「つながりの過剰」が「言論の公共性」を脅かす理由 「アカデミック・ジャーナリズム」は可能なのか
しかし、アカデミズムとジャーナリズムがそれぞれの道を究めれば両者の異質性が際立ち、相互乗り入れが困難になってゆくのはある意味で必然だ。戸坂が懸念していたのは、相互乗り入れの難しさが分断に至るプロセス自体ではなく、その過程で発生する副反応的な問題だった。幅広く受け手を獲得することを目指すジャーナリズムは自らの商品価値を高めようとするあまりにセンセーショナリズムに堕したり、誇張や捏造にまで手を染めたりする。アカデミズムについても大学という制度の中に縛られ、固定化、惰性化しがちだと彼は指摘した。
こうした戸坂の「診断」は今のアカデミズムとジャーナリズムについても該当しよう。であればこそ彼が問題解決のために提示した「処方箋」にも注目すべきだろう。戸坂はジャーナリズムがアカデミズムの、アカデミズムがジャーナリズムの助けを受けることを求めた。すなわち、現象の表面ばかりを追いがちなジャーナリズムの風潮をアカデミズムが牽制して基本的な考察へと向かわせ、一方で専門家集団の中に閉じこもり、停滞に陥りがちなアカデミズムをジャーナリズムが刺激して時代への関心に引き込むことができるはずだと戸坂は書いていた。
そこには今のジャーナリズムとアカデミズムのあり方を考えるうえでのヒントがある。ジャーナリズムとアカデミズムがそれぞれの専門領域で進化を遂げてゆくことに大いに期待しつつ、一方で両者の健全性を保つために相互間の交通を成立させ、戸坂が指摘したように欠点を補正しあう関係を確立する。そのために、「間」の領域を確保する主にジャーナリズム側からのさまざまなアプローチを示すキーワードとして「アカデミック・ジャーナリズム」という言葉を用いたらどうか。『現代ジャーナリズム事典』に「アカデミック・ジャーナリズム」の項目を立てた背景にはそんな考えがあった。
「権力の番犬」から「良き仲間」モデルへ
そして今回は総合論壇誌『アステイオン』で「アカデミック・ジャーナリズム」特集を組んだ。各論考の内容を簡単に紹介してみよう。

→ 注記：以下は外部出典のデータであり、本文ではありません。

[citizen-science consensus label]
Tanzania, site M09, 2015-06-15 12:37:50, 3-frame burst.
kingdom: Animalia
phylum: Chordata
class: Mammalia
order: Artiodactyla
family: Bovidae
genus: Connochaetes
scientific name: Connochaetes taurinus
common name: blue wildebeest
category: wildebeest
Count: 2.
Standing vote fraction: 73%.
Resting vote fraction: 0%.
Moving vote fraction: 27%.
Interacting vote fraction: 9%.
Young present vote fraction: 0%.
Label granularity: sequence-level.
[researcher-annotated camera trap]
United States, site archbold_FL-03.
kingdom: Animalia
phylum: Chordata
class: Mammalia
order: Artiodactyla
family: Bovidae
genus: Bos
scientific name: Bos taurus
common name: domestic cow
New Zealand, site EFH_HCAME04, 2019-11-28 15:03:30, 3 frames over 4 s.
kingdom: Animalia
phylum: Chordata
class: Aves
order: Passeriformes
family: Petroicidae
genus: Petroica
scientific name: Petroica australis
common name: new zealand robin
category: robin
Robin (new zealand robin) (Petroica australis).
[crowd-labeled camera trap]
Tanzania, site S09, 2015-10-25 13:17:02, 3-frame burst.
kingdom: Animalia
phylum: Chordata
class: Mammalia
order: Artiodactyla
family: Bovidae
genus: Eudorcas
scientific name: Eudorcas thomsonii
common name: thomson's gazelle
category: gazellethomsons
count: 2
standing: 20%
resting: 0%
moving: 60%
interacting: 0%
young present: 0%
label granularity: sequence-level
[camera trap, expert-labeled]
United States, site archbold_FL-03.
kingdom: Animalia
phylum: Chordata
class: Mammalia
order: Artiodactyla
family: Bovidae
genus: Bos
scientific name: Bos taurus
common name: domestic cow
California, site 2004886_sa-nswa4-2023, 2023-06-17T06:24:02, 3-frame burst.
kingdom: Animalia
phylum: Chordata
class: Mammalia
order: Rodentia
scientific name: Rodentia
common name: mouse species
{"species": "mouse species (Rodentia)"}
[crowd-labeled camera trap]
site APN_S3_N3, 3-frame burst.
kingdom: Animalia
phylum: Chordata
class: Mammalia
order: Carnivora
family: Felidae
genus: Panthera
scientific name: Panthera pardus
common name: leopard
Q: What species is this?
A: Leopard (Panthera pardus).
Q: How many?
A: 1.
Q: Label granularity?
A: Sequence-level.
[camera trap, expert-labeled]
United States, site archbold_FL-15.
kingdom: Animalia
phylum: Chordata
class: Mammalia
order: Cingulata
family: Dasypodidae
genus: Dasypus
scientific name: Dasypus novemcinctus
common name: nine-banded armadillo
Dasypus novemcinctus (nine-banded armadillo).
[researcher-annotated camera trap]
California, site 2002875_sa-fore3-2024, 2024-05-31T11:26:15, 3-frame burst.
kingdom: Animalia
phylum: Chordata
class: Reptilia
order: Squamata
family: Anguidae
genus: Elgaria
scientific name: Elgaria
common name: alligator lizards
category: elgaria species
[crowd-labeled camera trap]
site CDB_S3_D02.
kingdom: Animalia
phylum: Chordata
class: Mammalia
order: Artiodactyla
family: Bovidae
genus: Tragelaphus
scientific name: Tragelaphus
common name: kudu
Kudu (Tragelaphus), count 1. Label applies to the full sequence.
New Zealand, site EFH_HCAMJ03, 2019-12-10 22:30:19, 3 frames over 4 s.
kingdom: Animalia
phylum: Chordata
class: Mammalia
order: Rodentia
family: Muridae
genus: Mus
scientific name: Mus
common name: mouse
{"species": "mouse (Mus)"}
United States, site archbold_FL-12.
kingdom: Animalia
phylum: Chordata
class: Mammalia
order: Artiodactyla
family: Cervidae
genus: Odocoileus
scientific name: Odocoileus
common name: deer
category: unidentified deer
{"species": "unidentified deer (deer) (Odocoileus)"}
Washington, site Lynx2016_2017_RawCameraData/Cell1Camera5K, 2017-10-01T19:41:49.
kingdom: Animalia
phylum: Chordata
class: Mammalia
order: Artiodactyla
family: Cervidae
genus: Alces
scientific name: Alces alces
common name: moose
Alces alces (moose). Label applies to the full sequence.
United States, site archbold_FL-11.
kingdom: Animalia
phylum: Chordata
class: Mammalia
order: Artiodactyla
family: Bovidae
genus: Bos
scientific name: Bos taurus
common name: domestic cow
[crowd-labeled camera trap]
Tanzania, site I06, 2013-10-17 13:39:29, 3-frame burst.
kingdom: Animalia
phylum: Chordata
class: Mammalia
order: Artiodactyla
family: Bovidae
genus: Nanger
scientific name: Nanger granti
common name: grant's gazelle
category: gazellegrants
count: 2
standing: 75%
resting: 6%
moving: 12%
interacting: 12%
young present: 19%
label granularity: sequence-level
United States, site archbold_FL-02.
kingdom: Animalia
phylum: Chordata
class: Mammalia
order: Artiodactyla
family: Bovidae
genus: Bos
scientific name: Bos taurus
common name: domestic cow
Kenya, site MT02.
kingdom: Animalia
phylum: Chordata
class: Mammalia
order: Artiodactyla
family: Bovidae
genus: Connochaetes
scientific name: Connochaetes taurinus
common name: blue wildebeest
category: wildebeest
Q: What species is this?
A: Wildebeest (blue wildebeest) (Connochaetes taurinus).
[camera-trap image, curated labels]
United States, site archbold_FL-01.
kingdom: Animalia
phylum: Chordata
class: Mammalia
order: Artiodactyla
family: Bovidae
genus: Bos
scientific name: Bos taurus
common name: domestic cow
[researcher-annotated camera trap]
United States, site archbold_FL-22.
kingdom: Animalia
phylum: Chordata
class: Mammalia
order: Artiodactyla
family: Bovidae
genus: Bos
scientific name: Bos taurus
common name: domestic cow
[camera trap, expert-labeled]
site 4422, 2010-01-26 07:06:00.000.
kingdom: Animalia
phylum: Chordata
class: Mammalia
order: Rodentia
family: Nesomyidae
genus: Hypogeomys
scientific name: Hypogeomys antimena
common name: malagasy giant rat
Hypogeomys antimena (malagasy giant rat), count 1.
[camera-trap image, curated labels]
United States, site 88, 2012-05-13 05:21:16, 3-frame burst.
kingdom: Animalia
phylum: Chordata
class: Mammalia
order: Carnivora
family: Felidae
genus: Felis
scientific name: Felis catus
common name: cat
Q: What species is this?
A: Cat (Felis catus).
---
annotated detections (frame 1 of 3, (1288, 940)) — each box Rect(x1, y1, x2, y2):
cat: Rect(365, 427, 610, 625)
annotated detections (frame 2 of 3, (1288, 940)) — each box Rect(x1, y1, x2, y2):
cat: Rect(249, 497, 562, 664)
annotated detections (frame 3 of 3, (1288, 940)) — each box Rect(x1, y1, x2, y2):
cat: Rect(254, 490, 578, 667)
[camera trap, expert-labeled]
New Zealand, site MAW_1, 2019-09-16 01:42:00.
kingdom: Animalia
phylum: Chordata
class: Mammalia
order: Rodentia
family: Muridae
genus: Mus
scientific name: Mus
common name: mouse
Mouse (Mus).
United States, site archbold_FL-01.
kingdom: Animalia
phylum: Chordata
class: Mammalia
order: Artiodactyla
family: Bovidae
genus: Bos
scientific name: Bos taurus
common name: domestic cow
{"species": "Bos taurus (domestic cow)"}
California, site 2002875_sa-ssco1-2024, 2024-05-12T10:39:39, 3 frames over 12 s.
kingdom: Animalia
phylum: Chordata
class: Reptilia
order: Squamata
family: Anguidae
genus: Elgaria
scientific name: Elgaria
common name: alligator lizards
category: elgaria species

毎日新聞記者の大治朋子は取材過程で研究者たちの仕事に触れてアカデミズムの知や研究方法をジャーナリズムに取り入れる必要性を感じ、独自の概念として「アカデミ・ジャーナリズム」(大治はアカデミと表現している)を提唱するに至った経緯を書いている。
海外翻訳書の編集者からノンフィクション作家として独立した下山進は、アメリカのジャーナリズムで確立されている自然科学領域をわかりやすく伝える「ポピュラー・サイエンス」という手法を紹介する。
戦後日本の社会史・文化史を研究する山本昭宏はアカデミズムとジャーナリズムの往来が例外的に活性化した60年代の論壇事情を一人の伝説的編集者の存在に光を当てて考察した。
大学に籍を置きつつジャーナリズムでの活動を続け、いち早くアカデミック・ジャーナリズムの実践者となっていた開沼博は、ジャーナリズムが「権力の番犬」モデルに執着してきた結果、イデオロギーを過剰に押し付け、対立の構図でしか対象と向き合えなくなっていると考え、「番犬」から「良き仲間」モデルへとロールモデルを替えることで、事実を丁寧に拾い集め、細部を描きつつ新たな意味を求め、全体像を描き直すジャーナリズムの再生がありうるのではと提案した。